关于MapReduce的测试

题目：数据清洗以及结果展示

要求：

　　Result文件数据说明：

　　　　Ip：106.39.41.166,（城市）

　　　　Date：10/Nov/2016:00:01:02 +0800,（日期）

　　　　Day：10,（天数）

　　　　Traffic: 54 ,（流量）

　　　　Type: video,（类型：视频video或文章article）

　　　　Id: 8701（视频或者文章的id）

　　测试要求：

　　1、数据清洗：按照进行数据清洗，并将清洗后的数据导入hive数据库中。

　　　　两阶段数据清洗：

　　　　（1）第一阶段：把需要的信息从原始日志中提取出来

　　　　　　ip: 199.30.25.88

　　　　　　time: 10/Nov/2016:00:01:03 +0800

　　　　　　traffic: 62

　　　　　　文章: article/11325

　　　　　　视频: video/3235

　　　　（2）第二阶段：根据提取出来的信息做精细化操作

　　　　　　ip: 城市 city（IP）

　　　　　　time: 2016-11-10 00:01:03

　　　　　　day: 10

　　　　　　traffic: 62

　　　　　　type: article/video

　　　　　　id: 11325

　　　　（3）hive数据库表结构:

　　　　　　create table data01(ip string, time string, day string, traffic bigint, type string, id string)

数据摘录:
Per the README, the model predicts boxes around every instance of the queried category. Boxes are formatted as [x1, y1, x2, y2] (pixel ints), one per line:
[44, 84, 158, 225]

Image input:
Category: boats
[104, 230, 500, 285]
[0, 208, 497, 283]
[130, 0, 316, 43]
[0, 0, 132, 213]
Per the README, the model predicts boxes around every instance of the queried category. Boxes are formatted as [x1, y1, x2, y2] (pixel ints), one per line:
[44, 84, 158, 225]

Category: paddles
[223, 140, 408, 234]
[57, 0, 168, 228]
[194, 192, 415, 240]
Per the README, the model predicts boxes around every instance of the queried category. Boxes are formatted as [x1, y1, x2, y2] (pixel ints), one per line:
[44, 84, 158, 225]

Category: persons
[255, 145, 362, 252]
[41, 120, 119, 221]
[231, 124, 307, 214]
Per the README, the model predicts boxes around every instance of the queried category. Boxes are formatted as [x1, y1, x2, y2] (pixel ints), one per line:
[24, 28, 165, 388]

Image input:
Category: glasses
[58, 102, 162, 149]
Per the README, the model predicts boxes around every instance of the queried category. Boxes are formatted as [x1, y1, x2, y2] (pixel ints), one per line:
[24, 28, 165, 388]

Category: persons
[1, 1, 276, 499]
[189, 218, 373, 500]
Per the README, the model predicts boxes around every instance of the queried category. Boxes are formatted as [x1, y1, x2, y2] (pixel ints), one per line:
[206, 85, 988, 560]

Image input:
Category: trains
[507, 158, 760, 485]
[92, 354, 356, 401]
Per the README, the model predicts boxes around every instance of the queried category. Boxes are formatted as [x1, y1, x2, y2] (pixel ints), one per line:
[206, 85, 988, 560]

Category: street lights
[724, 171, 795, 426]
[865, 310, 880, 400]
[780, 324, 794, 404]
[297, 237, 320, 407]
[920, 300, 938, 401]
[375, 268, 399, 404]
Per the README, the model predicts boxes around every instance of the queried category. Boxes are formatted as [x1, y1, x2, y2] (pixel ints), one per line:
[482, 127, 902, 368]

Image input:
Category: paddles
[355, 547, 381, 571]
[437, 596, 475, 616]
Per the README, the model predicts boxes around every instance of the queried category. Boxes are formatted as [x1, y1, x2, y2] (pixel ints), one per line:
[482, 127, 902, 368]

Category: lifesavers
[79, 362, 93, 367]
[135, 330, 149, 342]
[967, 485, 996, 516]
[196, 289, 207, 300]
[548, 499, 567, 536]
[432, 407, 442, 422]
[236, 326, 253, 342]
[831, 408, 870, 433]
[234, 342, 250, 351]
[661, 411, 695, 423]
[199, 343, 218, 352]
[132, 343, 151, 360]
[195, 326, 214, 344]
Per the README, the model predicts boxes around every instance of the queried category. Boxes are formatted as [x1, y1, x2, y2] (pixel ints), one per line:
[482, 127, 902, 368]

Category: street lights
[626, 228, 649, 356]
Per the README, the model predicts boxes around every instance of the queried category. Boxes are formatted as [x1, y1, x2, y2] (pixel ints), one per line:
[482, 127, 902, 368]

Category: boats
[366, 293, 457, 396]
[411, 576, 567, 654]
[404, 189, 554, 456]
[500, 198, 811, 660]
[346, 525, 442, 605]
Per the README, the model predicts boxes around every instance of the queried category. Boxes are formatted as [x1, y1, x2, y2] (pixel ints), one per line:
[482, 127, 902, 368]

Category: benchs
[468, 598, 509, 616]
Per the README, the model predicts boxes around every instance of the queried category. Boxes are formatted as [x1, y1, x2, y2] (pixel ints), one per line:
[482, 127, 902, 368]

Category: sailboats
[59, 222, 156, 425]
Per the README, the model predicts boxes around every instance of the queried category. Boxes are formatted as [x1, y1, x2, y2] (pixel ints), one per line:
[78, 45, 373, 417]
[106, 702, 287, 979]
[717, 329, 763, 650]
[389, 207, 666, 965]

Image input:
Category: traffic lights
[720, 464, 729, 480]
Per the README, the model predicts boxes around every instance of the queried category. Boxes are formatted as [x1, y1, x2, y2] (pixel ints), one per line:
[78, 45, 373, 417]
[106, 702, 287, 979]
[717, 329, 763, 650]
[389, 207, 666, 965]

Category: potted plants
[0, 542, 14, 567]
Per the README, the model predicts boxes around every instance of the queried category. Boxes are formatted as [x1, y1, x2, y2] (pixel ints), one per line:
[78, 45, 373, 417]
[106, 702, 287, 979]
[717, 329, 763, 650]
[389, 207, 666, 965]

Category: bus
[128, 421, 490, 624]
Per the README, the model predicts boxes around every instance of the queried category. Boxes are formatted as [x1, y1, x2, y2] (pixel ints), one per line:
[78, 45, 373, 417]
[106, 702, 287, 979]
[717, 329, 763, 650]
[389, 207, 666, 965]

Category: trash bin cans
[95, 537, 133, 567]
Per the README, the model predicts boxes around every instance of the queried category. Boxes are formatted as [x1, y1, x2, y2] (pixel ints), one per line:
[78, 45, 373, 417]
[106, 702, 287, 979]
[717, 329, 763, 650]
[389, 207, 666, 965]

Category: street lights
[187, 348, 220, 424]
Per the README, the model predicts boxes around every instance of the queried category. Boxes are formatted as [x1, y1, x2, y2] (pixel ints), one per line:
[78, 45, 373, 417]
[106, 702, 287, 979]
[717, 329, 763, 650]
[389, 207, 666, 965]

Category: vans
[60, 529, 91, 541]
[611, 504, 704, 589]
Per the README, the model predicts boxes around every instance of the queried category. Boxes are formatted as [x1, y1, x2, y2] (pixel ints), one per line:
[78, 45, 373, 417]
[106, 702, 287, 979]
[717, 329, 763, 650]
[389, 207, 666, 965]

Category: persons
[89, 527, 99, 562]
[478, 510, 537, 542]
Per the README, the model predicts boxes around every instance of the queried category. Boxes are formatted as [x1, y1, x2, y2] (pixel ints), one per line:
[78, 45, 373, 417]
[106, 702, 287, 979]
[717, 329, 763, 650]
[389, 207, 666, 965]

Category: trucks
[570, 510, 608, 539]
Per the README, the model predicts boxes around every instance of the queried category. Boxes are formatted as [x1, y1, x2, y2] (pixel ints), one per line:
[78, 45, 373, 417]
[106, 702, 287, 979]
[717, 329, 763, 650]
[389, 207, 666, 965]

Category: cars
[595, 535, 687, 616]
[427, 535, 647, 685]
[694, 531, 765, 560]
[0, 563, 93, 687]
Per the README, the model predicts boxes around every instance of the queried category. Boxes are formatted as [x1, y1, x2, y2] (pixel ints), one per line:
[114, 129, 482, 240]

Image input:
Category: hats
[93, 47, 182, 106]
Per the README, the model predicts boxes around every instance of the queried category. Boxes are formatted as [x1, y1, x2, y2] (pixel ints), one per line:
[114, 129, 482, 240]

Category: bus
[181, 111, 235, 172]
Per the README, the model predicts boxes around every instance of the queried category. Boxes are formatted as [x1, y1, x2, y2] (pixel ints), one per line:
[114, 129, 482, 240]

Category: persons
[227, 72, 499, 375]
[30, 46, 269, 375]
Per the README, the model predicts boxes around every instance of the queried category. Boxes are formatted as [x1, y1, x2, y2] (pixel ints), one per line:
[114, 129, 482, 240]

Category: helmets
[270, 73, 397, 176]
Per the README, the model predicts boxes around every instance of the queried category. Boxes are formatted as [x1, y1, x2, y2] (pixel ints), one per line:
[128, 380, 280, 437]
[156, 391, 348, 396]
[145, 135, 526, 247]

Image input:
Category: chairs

书面练习:
1/ 请把这段原文从"Date：10/Nov/2016:00:01:02 +0800,（日期）"起，一直到"1、数据清洗：按照进行数据清洗，并将清洗后的数据导入hive数据库中。"为止（含这几个字），一字不改地抄下来。
2/ 按这段原文，在hive数据库里建的表叫什么名字？
3/ 把这段原文的hive建表语句中的所有字段名都列出来。

练习答案:
1/
Date：10/Nov/2016:00:01:02 +0800,（日期）

　　　　Day：10,（天数）

　　　　Traffic: 54 ,（流量）

　　　　Type: video,（类型：视频video或文章article）

　　　　Id: 8701（视频或者文章的id）

　　测试要求：

　　1、数据清洗：按照进行数据清洗，并将清洗后的数据导入hive数据库中。

2/ data01

3/ ip、time、day、traffic、type、id